下のページ抜粋で、ボードゲーム『枯山水』は毎月何セットのペースで生産されているとあるか。

» ページ抜粋:
------------------------------
朝日新聞で紹介されたことを受けて、ボードゲーム『枯山水』の情報を求めてアクセスされる方が増えているようだ。しかし、枯山水をテーマにしたボードゲームはいくつかあるため、聞いていたのと違うものを参照しているかもしれない。
枯山水・日本庭園をテーマにしたボードゲームは、今話題急騰中の『枯山水』のほかに、日本で発売された『京都』、アメリカで発売された『枯山水の石庭』と『ゼンガーデン:枯山水と石庭』がある。順次紹介していこう。ゲーム内容だけでなく、それぞれのアートワークにも注目して、お間違えのないようにしていただきたい。
枯山水(Stone Garden)
砂紋と石の配置で美しい禅庭を作るゲーム。日本人の山田空太氏がデザインし、2014年11月に東京・立川のニューゲームズオーダーから発売された。砂紋タイルを絵柄が合うように並べ、その上に石コマを得点パターンができるように配置する。さまざまな得点パターンがあり、そのうちどれを狙い、どれを両立させていくかがポイントとなる。砂紋タイルの美しさと、塗装済みの石コマの取り合わせが何とも美しく、現在大きな話題となっている。2~4人用、10歳以上、60~90分。少量生産のため品薄となっているが、毎月150セットのペースで生産されているので、待っていれば入手可能。→ボードゲームショップ検索:枯山水
枯山水
京都(Kyoto)
自分の得意分野を伸ばして美しい庭園を作るタイル配置ゲーム。イギリス在住のドイツ人R.クニツィア氏がデザインし、同氏の来日を記念して2013年、東京・水道橋のメビウスゲームズから発売された。池・コケ・紅葉・砂利という4つの地形がさまざまなパターンで描かれているタイルを並べ。同じ模様でつながっているタイル枚数が得点になる。前の人に乗じて模様を延ばし、さらに大きな得点につなげられるかどうかがポイント。2~4人用、8歳以上、20~30分。入手が容易であり、日本語ルールも付いている。→Amazon.co.jp: 京都(KYOTO)/メビウスゲームズ/Reiner Knizia/
京都
枯山水の石庭(Karesansui: The Rock Garden)
厳しい師範の目にさらされながら、美しい石庭を作るゲーム。アメリカ人のJ.キセンウェザー氏がデザインし、同じくアメリカのグリフォンゲームズから2013年に発売された。集石場に集まっていく石を、自分の庭にある石と交換していく。石は少なければ少ないほどよく、あるパターンで配置されていると減点されてしまう。ひたすら石を取らないようにする我慢大会が繰り広げられる。イラストは勘違い和風。3~6人用、10歳以上、45~60分。今回紹介した4タイトルの中で1番のおすすめだが、残念ながら現在国内販売はなく、アメリカから個人輸入となる(英語ルール)。→Funagain Games: Karesansui
枯山水の石庭
ゼンガーデン:枯山水と石庭(Zen Garden)
------------------------------
» 収集資料:
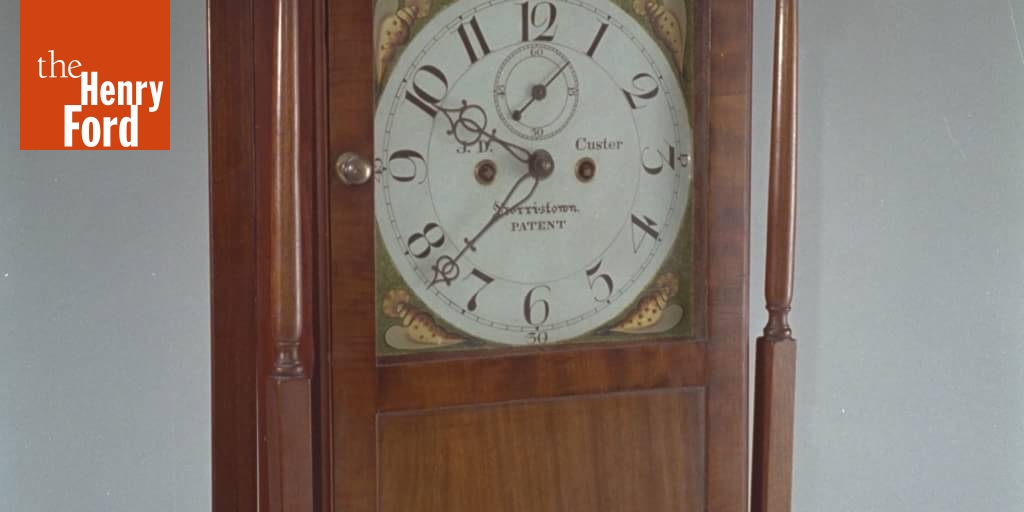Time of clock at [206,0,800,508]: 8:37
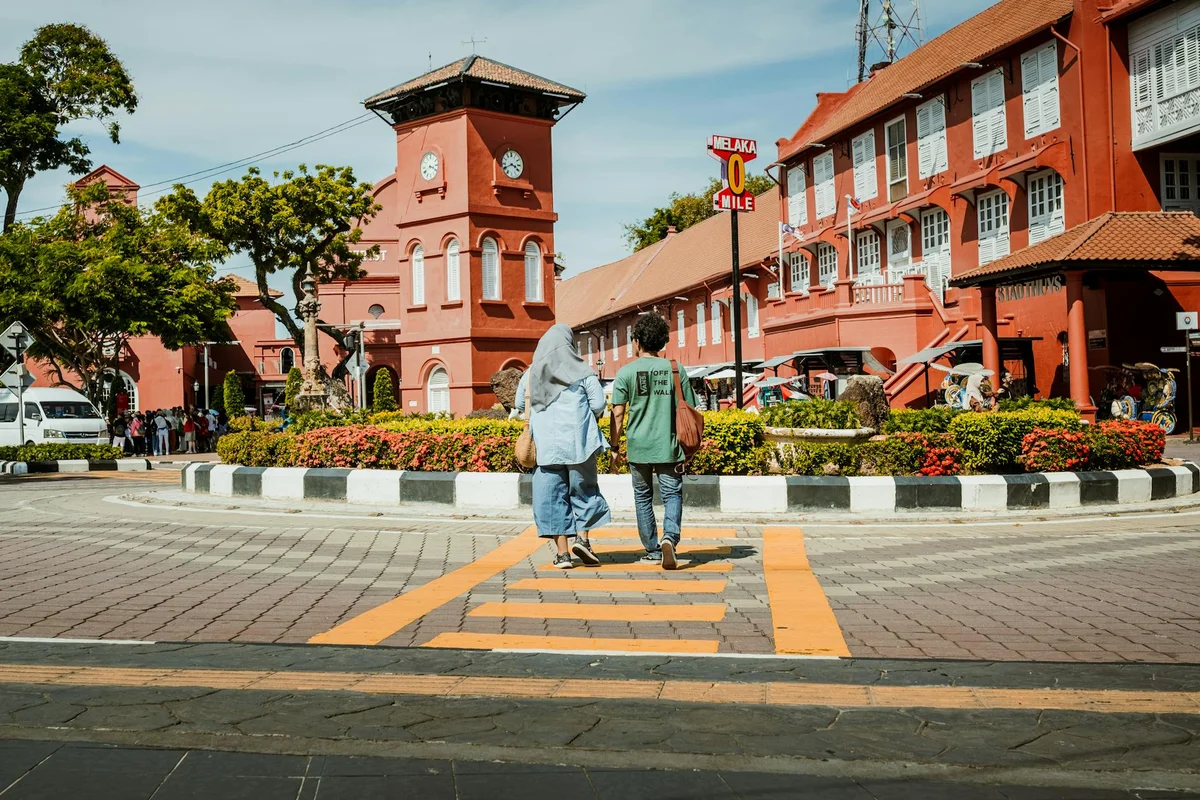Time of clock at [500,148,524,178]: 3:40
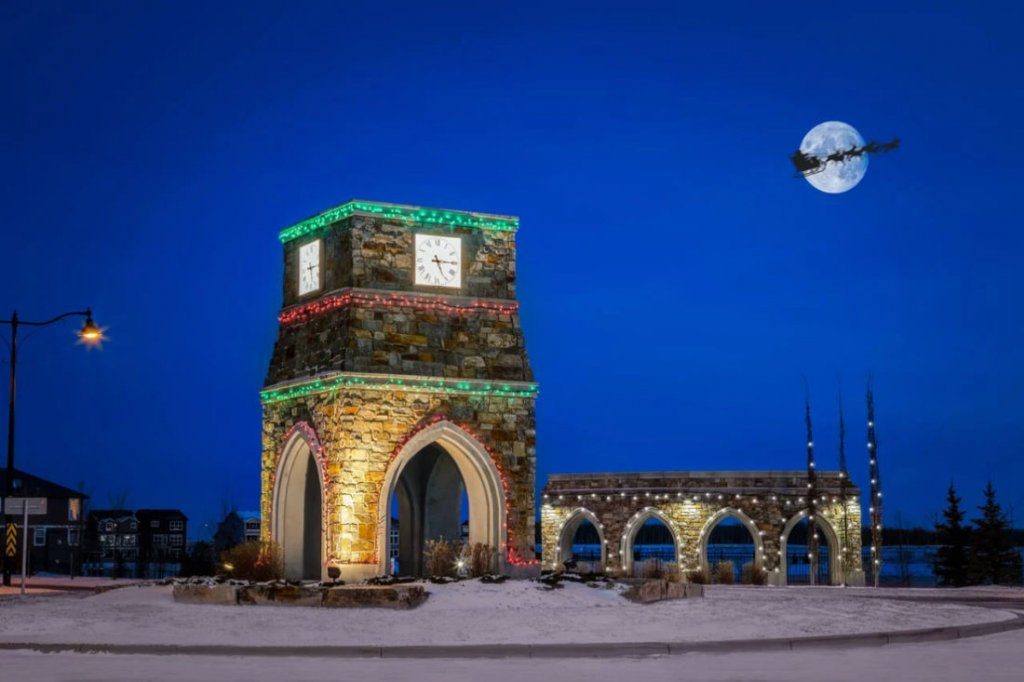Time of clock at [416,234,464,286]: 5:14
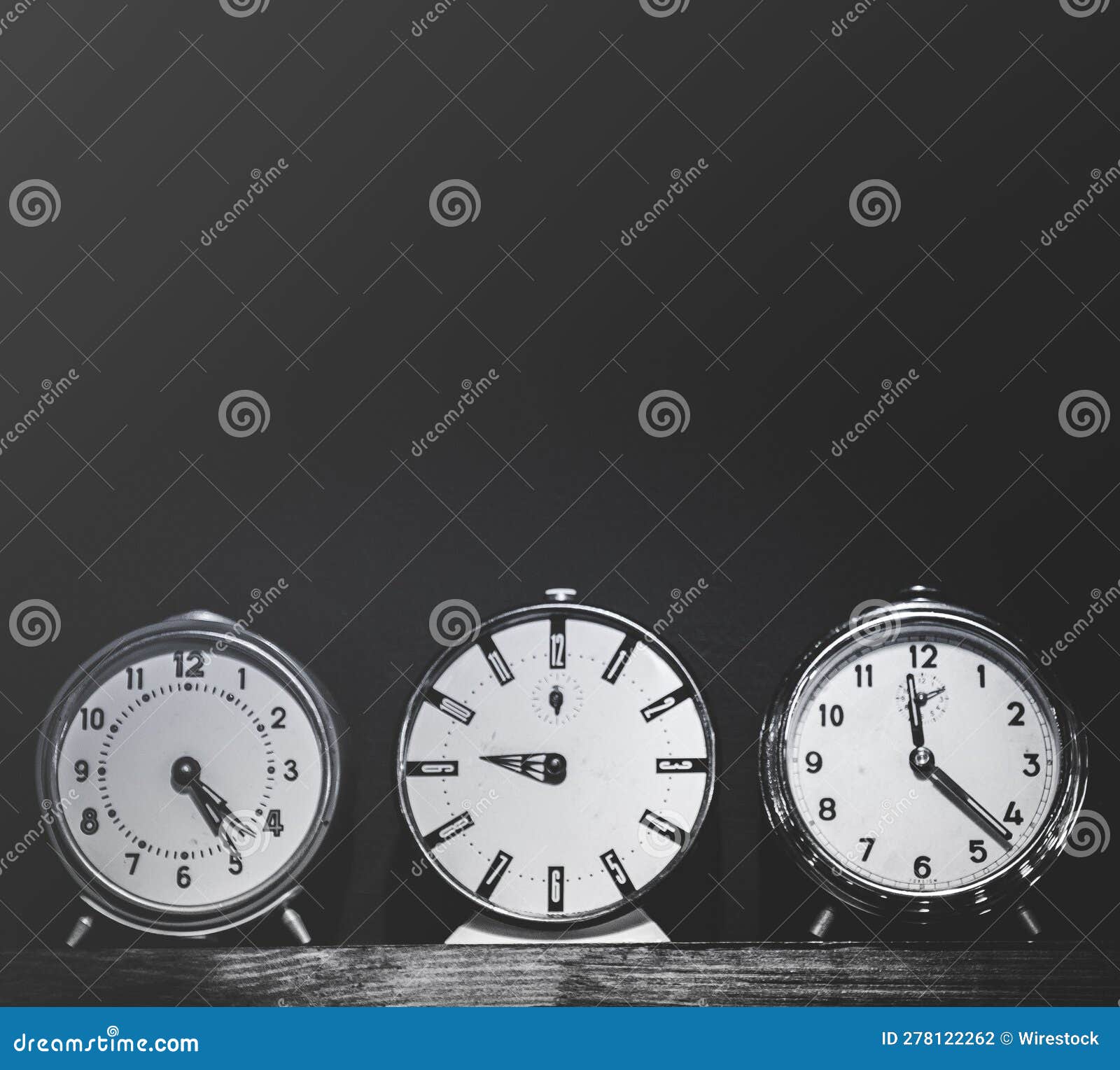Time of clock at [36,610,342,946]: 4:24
------------------------------
» 記述回答:
毎月150セットのペースで生産されている。